Physical meaning of uncertainty principle + question on symmetry A question on the Uncertainty principle.
So we know that it says (for position and momentum) that:
$$ \Delta x \Delta p \ge \hbar/2. $$
Where $\Delta p = \sqrt {\langle p^2\rangle - \langle p\rangle^2 }$  and $\Delta x = \sqrt {\langle x^2\rangle - \langle x\rangle^2} $;
NOW, Potential with a symmetry.
Imagine a square well centred at 0, so extending from -A to A.
The potential is symmetric so (I would expect) the particle is as likely to be in the LHS $(-A<x<0)$ as in the RHS $(0<x<A)$;
This suggests that both $\langle x\rangle$ and $\langle p \rangle$ are 0.
In that case $\Delta x = \sqrt {x^2}$ and $\Delta p = \sqrt{p^2}$;
So effectively the spread is not just a measure of the uncertainty but it is actually telling us the root mean square of both momentum and position.
SO my question is: if I confine a particle in a small volume (assuming a symmetric potential such as a square well so as for the argument above to be applicable), it will have a large momentum and therefore a large kinetic energy, whereas if the square well were larger, its kinetic energy would be smaller.
Where does this extra energy come from?
How can we understand it physically?
(If I were to manually change the width the potential well then I could say that the surplus in energy comes from the work that I've done on the system, but here I'm just considering two separate particles, in different well).
 A: As you mention, if you "manually" change the size of the well the energy difference would be provided by the work done. That's the source.
What you suggest, it's just an idealized situation where you already start with a certain configuration with a definite energy.
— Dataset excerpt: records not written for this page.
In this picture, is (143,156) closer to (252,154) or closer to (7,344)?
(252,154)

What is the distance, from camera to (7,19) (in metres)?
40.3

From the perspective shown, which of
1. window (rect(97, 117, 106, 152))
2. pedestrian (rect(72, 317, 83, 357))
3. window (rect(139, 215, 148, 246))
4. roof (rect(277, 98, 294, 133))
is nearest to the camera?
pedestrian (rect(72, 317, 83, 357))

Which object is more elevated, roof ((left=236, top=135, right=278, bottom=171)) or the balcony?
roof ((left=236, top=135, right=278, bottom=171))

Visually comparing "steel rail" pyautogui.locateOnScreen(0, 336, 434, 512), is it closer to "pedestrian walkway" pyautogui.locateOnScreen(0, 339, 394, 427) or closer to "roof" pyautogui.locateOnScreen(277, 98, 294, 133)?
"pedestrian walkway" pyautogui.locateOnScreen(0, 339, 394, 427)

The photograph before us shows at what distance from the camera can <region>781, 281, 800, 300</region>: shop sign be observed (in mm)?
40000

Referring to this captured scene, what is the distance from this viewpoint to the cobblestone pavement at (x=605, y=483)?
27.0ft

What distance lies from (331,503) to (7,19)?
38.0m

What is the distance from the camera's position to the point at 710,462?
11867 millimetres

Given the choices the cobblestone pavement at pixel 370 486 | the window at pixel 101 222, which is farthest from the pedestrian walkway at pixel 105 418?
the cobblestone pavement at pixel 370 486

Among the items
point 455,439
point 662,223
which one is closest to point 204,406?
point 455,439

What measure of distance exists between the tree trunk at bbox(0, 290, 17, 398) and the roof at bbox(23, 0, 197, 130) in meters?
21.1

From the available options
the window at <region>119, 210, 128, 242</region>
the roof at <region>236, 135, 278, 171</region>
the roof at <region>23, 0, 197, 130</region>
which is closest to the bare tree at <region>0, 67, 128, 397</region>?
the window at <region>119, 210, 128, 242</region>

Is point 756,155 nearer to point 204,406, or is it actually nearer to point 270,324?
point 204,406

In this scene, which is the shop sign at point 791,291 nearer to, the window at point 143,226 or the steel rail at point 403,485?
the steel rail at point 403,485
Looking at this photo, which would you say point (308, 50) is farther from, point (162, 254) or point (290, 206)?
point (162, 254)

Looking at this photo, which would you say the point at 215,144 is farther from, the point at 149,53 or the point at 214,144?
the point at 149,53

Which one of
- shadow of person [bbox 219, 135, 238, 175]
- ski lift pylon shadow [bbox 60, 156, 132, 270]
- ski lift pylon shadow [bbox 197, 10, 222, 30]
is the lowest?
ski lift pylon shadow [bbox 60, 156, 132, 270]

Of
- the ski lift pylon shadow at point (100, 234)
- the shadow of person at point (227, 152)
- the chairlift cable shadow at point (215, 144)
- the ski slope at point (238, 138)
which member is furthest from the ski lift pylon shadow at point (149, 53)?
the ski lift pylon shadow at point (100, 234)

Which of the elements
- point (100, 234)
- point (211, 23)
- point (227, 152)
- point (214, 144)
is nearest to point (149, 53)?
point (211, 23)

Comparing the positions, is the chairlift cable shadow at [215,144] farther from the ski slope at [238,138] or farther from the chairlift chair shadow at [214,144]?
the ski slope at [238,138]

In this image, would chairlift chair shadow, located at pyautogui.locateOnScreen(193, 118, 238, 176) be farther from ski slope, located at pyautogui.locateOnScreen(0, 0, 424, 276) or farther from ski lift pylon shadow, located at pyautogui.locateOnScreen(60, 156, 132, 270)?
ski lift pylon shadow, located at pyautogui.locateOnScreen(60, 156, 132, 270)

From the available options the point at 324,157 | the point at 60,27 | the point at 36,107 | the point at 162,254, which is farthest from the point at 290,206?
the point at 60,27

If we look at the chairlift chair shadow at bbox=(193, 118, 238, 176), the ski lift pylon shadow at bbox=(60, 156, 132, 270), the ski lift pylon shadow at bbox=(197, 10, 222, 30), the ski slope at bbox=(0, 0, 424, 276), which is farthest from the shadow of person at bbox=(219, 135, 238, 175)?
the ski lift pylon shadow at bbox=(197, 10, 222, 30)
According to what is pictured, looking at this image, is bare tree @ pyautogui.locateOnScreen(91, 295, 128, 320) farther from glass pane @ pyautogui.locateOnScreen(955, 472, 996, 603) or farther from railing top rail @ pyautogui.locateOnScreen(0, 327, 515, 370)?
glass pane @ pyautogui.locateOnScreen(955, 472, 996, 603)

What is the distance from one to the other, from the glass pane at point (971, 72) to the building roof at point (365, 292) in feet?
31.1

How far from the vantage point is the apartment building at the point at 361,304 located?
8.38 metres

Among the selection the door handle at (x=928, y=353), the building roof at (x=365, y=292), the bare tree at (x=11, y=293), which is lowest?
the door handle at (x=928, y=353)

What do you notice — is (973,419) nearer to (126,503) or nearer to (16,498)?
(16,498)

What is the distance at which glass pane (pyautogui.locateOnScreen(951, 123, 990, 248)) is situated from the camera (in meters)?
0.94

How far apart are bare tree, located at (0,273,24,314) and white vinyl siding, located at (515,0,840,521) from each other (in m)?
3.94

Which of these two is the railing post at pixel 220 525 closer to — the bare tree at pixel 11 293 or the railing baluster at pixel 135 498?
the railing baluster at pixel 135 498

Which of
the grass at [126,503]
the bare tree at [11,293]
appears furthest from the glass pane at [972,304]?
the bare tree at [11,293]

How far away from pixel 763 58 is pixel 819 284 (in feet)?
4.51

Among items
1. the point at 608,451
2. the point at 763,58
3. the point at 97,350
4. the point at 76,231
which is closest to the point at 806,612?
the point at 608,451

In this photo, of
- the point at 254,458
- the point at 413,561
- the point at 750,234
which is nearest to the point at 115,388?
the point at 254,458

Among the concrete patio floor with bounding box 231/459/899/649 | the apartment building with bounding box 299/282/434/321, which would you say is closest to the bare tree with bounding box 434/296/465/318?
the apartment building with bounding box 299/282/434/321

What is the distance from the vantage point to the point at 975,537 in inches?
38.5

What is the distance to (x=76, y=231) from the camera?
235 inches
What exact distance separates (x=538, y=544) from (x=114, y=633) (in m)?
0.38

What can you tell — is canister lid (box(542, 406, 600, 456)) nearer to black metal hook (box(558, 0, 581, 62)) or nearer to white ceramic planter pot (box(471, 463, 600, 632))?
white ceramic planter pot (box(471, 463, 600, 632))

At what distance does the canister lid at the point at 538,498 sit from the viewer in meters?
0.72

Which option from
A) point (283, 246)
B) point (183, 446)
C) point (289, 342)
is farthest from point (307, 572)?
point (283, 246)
The origin of the energy is irrelevant, since you don't care about the particular history of the system.
Think of the case when you have in classical mechanics something oscillating. You, in most cases, don't care how it came about to that situation but that it's already oscillating with certain amplitude and frequency.
A: It's not particularly meaningful, in this case, where the energy 'comes from'. It's called the zero-point energy and it's simply there, with not a lot to be done about it.
There are some ways to justify it, of course. Say you have a square potential well, whose bottom has $V=0$, and say you try to put a particle with zero kinetic energy in the centre of the well. Having zero kinetic energy means having zero momentum, and de Broglie's relation then demands that the particle's wavefunction have infinite wavelength. However, having such a large wavelength means that with some probability the particle is in regions with nonzero potential energy, and therefore its total energy is positive. There is just no way to place the particle in a state with zero total energy.

The way to avoid this is, of course, having a wavepacket just small enough that it will fit comfortably inside the well. However, having a limited spatial extent means having a finite wavelength, and therefore (by de Broglie's relation) a nonzero momentum and kinetic energy.
You note rightly that if you were to manually (and adiabatically) decrease the size of the well, you would have to perform work to push the particle in, and this would increase its zero-point energy. If you have two particles in different wells, their difference in energy can best be thought of as a potential to perform work: there exists a physical transformation of the narrower well (i.e. adiabatically allowing it to expand) which takes it to the state of the other particle and at the same time allows it to perform work.
You're no doubt aware of the Casimir effect, in which the effects of the zero-point energy are measurable. This is not simply some mathematical result that's an oddity within the theory; you can indeed perform work using simply the vacuum energy.